▶ Records from a collection

[Start of Attachment]

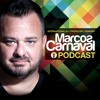 Marcos Carnaval Podcast Episode 28 - Winter Of Drums [Download at iTunes]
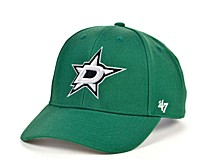 Dallas Stars Basic MVP Cap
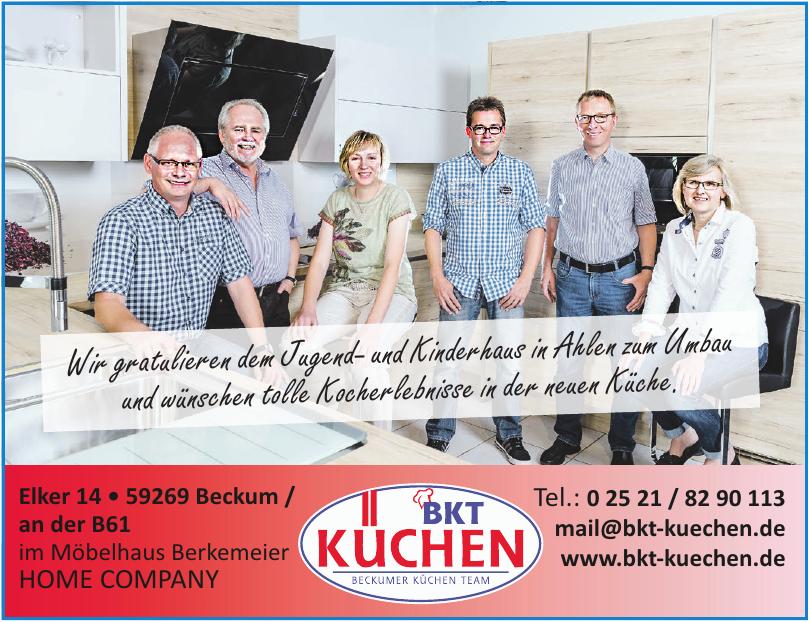 BKT Küchen
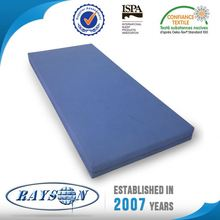 Good Price Customizable Waterproof Outdoor Mattress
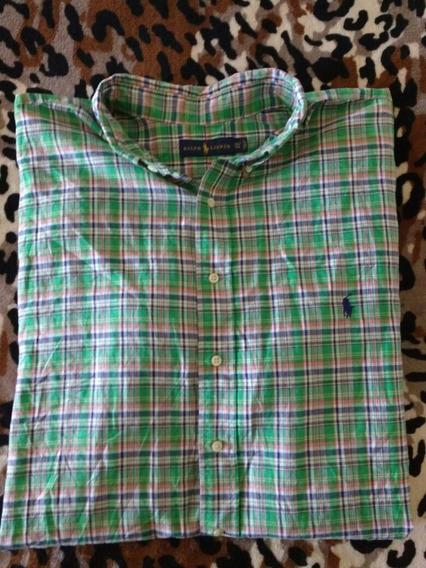 Camisa Ralph Lauren Original Xxl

[End of Attachment]

▶ About this exercise
Copy each entry above exactly; drop the pictures.

▶ Written response
 Marcos Carnaval Podcast Episode 28 - Winter Of Drums [Download at iTunes]
 Dallas Stars Basic MVP Cap
 BKT Küchen
 Good Price Customizable Waterproof Outdoor Mattress
 Camisa Ralph Lauren Original Xxl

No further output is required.